Reba Felix, Saifudin Toha, Hendradi Rimuljo
Doctoral Program of Mathematics and Natural Sciences, Faculty of Sciences and Technology, Universitas Airlangga, Surabaya, Indonesia.
Mathematics Department, Faculty of Sciences and Technology, Universitas Airlangga, Surabaya, Indonesia.
MethodsX. 2025 Aug 27;15:103586. doi: 10.1016/j.mex.2025.103586. eCollection 2025 Dec.
Goodness-of-Fit (GoF) tests are applied to assess the suitability of probability distributions for environmental data. However, classical methods such as Kolmogorov-Smirnov (KS) and Anderson-Darling (AD) often yield inconsistent outcomes in heterogeneous datasets. Previous studies employed clustering or mixture modeling separately, lacking integration with automated estimation and adaptive weighting. This study introduces a unified framework combining GoF evaluation, K-Means++ clustering, and a KS-weighted mixture model to enhance distribution selection. Seventeen univariate probability distributions were tested on chlorophyll concentration data from the Black Sea, with adequacy assessed via KS and AD tests and five information criteria. The framework was implemented via a MATLAB GUI to automate clustering, estimation, model selection, and evaluation steps. Tested across multiple sample sizes and extended to variables, the GUI demonstrated adaptability and robustness. Model performance showed that the KS-weighted mixture model provided stable fits for complex datasets, improving interpretability and reducing reliance on single-distribution assumptions. Integrates GoF testing, clustering, and mixture modeling Implements a reproducible workflow via MATLAB GUI Enhances robustness and positions mixture modeling within environmental data analysis.
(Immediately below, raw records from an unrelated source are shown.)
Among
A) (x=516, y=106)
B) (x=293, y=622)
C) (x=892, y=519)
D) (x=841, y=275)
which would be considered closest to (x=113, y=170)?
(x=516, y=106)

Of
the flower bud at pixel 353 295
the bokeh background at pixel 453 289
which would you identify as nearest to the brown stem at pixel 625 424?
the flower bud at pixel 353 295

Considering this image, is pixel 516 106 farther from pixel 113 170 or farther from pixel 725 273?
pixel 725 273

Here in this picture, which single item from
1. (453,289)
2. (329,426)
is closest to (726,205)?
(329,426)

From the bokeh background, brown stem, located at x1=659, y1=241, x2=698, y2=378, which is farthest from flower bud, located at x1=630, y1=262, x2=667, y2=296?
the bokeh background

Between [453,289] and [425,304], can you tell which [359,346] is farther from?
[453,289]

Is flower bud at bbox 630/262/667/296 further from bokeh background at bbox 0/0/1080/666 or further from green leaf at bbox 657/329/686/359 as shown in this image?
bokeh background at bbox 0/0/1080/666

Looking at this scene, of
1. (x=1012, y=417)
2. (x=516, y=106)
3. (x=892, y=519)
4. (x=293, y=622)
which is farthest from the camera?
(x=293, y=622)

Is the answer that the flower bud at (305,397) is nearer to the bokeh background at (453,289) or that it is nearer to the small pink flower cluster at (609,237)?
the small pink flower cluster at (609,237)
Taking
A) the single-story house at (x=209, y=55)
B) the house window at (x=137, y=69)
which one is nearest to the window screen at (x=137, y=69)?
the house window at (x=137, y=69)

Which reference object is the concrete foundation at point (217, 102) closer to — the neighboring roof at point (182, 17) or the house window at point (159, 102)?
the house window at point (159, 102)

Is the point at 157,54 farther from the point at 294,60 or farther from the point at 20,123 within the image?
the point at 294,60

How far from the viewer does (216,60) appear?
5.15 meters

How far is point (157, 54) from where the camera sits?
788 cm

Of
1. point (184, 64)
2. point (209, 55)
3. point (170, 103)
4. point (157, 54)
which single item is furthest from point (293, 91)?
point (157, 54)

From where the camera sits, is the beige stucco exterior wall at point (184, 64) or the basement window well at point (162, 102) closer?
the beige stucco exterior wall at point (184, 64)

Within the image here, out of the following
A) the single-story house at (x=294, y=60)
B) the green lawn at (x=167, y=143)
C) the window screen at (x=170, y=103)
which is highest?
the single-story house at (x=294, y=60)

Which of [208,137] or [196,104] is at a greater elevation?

拟合优度(GoF)检验用于评估概率分布对环境数据的适用性。然而,诸如柯尔莫哥洛夫-斯米尔诺夫(KS)和安德森- Darling(AD)等经典方法在异质数据集中往往会产生不一致的结果。以往的研究分别采用聚类或混合建模,缺乏与自动估计和自适应加权的整合。本研究引入了一个统一的框架,将GoF评估、K-Means++聚类和KS加权混合模型相结合,以增强分布选择。对来自黑海的叶绿素浓度数据测试了17种单变量概率分布,并通过KS和AD检验以及五个信息准则评估其充分性。该框架通过MATLAB GUI实现,以自动化聚类、估计、模型选择和评估步骤。在多个样本量上进行测试并扩展到变量,该GUI展示了适应性和稳健性。模型性能表明,KS加权混合模型为复杂数据集提供了稳定的拟合,提高了可解释性并减少了对单分布假设的依赖。集成了GoF测试、聚类和混合建模 通过MATLAB GUI实现了可重复的工作流程 增强了稳健性,并将混合建模定位在环境数据分析中。